Extract all of the entries and give them again, word for word.

= = = = =

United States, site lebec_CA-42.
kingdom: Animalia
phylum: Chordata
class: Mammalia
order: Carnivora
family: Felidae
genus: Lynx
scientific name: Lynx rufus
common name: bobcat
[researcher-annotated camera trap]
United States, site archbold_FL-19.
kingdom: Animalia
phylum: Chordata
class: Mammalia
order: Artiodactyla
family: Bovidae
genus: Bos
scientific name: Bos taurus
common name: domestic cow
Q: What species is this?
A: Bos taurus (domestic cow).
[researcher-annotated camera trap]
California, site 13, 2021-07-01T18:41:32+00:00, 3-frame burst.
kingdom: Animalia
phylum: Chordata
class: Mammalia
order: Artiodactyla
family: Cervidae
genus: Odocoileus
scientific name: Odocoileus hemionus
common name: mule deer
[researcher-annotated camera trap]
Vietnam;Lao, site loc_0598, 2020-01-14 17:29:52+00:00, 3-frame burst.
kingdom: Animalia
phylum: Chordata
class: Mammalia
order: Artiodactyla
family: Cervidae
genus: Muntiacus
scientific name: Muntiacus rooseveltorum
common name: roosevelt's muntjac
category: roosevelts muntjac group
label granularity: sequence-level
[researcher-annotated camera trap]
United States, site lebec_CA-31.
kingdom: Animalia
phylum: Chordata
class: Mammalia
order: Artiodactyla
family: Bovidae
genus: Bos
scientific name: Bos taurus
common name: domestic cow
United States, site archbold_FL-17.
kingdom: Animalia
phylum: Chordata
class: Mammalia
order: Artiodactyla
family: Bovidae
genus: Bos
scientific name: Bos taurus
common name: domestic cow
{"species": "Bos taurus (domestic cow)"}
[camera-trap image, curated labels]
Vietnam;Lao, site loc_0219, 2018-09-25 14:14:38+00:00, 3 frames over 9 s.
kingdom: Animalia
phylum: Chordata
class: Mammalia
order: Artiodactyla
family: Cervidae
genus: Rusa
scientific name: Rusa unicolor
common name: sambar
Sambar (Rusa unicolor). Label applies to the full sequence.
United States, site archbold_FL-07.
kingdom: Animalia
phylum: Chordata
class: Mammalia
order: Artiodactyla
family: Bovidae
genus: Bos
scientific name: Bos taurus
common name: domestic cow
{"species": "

= = = = =

__Problem solution__.
United States, site lebec_CA-42.
kingdom: Animalia
phylum: Chordata
class: Mammalia
order: Carnivora
family: Felidae
genus: Lynx
scientific name: Lynx rufus
common name: bobcat
[researcher-annotated camera trap]
United States, site archbold_FL-19.
kingdom: Animalia
phylum: Chordata
class: Mammalia
order: Artiodactyla
family: Bovidae
genus: Bos
scientific name: Bos taurus
common name: domestic cow
Q: What species is this?
A: Bos taurus (domestic cow).
[researcher-annotated camera trap]
California, site 13, 2021-07-01T18:41:32+00:00, 3-frame burst.
kingdom: Animalia
phylum: Chordata
class: Mammalia
order: Artiodactyla
family: Cervidae
genus: Odocoileus
scientific name: Odocoileus hemionus
common name: mule deer
[researcher-annotated camera trap]
Vietnam;Lao, site loc_0598, 2020-01-14 17:29:52+00:00, 3-frame burst.
kingdom: Animalia
phylum: Chordata
class: Mammalia
order: Artiodactyla
family: Cervidae
genus: Muntiacus
scientific name: Muntiacus rooseveltorum
common name: roosevelt's muntjac
category: roosevelts muntjac group
label granularity: sequence-level
[researcher-annotated camera trap]
United States, site lebec_CA-31.
kingdom: Animalia
phylum: Chordata
class: Mammalia
order: Artiodactyla
family: Bovidae
genus: Bos
scientific name: Bos taurus
common name: domestic cow
United States, site archbold_FL-17.
kingdom: Animalia
phylum: Chordata
class: Mammalia
order: Artiodactyla
family: Bovidae
genus: Bos
scientific name: Bos taurus
common name: domestic cow
{"species": "Bos taurus (domestic cow)"}
[camera-trap image, curated labels]
Vietnam;Lao, site loc_0219, 2018-09-25 14:14:38+00:00, 3 frames over 9 s.
kingdom: Animalia
phylum: Chordata
class: Mammalia
order: Artiodactyla
family: Cervidae
genus: Rusa
scientific name: Rusa unicolor
common name: sambar
Sambar (Rusa unicolor). Label applies to the full sequence.
United States, site archbold_FL-07.
kingdom: Animalia
phylum: Chordata
class: Mammalia
order: Artiodactyla
family: Bovidae
genus: Bos
scientific name: Bos taurus
common name: domestic cow
{"species": "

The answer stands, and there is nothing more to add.